▸ **EXTRACT**
* * *

Monitor a fine-tuning job

The Together AI platform records metrics at every training and evaluation step. You can pull them during a job to watch loss curves live, or after the job completes to compare runs.

Poll until the job is done

A fine-tuning job moves through the states: pending → queued → running → uploading → completed. Queue wait is typically under an hour but varies with platform load. Once a job is running, multiply the duration of the first epoch by n_epochs to estimate remaining training time. Use this loop to poll until the job reaches a terminal state, then fetch the metrics. The terminal states are completed, error, and cancelled. If you launched the job with early stopping, the terminal status is still completed even when training ended ahead of n_epochs. The response sets early_stopped=true and exposes the winning checkpoint via early_stopping_best_step and early_stopping_best_metric.

import os
import time
from together import Together

client = Together()

job_id = "ft-xxxx-yyyy"
deadline = time.time() + 6 * 60 * 60  # safety cap: 6 hours

while True:
    job = client.fine_tuning.retrieve(id=job_id)
    print(job.status)
    if job.status in ("completed", "error", "cancelled"):
        break
    if time.time() > deadline:
        raise TimeoutError(f"Job {job_id} still {job.status} after 6 hours")

* * *

(Collected data)
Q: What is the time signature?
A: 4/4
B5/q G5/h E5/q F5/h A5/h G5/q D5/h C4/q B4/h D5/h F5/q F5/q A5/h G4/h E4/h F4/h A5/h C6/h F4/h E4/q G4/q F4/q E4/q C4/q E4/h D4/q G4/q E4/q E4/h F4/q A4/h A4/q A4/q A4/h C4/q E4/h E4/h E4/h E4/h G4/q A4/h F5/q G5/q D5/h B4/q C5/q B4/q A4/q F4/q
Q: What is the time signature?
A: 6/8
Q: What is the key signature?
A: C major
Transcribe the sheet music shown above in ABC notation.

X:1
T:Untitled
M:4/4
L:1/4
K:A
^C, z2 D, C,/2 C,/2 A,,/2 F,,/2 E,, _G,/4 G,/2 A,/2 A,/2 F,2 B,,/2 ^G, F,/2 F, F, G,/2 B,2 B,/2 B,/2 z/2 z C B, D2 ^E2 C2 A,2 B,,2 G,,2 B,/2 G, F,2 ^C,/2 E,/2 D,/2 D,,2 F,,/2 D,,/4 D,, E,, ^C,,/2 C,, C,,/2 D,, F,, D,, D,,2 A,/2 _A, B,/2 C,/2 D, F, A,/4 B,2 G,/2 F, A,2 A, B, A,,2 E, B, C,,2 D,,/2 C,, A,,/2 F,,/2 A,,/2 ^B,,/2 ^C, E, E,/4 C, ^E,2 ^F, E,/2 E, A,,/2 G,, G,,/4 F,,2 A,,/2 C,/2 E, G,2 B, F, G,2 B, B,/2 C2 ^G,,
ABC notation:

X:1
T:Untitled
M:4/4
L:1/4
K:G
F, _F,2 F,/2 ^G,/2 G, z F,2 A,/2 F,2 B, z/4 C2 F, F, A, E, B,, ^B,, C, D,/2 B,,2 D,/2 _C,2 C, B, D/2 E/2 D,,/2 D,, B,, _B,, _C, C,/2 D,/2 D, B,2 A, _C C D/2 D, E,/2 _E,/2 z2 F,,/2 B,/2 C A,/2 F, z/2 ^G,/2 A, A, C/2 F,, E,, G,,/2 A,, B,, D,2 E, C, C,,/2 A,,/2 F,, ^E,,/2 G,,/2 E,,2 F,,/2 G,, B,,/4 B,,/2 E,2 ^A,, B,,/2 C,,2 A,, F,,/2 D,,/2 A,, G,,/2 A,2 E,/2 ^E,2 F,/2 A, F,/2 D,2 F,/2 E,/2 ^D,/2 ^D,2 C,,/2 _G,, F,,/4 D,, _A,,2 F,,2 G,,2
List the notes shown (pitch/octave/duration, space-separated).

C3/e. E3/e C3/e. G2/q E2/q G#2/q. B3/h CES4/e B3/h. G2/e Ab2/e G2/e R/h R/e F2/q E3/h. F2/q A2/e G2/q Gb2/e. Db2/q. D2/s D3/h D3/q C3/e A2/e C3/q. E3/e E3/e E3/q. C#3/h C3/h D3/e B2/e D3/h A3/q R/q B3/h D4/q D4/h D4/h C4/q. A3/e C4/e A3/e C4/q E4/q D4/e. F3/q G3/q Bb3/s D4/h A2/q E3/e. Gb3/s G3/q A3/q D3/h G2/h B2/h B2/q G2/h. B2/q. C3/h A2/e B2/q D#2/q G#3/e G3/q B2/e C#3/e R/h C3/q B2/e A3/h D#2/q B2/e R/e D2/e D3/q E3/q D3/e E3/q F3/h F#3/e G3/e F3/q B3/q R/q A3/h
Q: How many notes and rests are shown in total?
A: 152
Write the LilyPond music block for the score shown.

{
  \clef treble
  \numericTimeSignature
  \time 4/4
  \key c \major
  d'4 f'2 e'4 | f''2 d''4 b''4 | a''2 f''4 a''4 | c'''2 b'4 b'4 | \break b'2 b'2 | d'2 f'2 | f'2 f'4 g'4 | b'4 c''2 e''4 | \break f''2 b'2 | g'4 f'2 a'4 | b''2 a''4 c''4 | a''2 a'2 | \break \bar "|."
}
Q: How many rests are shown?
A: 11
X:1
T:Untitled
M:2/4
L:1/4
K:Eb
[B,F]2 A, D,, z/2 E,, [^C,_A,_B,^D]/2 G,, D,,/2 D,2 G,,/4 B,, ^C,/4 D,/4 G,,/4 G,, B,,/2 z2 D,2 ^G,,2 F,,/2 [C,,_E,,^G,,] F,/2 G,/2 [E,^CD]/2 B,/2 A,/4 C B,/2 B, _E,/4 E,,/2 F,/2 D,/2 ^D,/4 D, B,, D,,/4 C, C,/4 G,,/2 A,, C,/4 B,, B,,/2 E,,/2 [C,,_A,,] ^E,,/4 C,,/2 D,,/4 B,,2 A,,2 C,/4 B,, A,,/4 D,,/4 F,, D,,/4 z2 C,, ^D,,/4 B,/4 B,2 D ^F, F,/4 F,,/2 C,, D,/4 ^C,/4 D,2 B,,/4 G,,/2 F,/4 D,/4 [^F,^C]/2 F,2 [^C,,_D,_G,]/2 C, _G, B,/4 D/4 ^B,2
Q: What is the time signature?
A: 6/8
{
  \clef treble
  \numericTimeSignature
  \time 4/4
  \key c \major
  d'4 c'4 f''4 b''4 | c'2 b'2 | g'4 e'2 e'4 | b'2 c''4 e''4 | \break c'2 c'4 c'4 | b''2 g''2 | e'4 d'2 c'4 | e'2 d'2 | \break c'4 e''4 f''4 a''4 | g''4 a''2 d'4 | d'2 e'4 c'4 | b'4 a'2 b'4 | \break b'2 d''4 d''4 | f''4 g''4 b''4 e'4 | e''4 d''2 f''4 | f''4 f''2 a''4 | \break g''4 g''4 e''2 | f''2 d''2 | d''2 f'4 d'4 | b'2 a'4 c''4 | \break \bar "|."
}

* * *

▸ **SET PROBLEM 1**
Translate this sentence from the fine-tuning monitoring page into Spanish: "Queue wait is typically under an hour but varies with platform load."
▸ **SET PROBLEM 2**
Reproduce the rows word for word, from the first line of the rows through the line that contains "B5/q G5/h E5/q".

▸ **TASK RESULT 1**
La espera en la cola suele ser de menos de una hora, pero varía según la carga de la plataforma.

▸ **TASK RESULT 2**
Q: What is the time signature?
A: 4/4
B5/q G5/h E5/q F5/h A5/h G5/q D5/h C4/q B4/h D5/h F5/q F5/q A5/h G4/h E4/h F4/h A5/h C6/h F4/h E4/q G4/q F4/q E4/q C4/q E4/h D4/q G4/q E4/q E4/h F4/q A4/h A4/q A4/q A4/h C4/q E4/h E4/h E4/h E4/h G4/q A4/h F5/q G5/q D5/h B4/q C5/q B4/q A4/q F4/q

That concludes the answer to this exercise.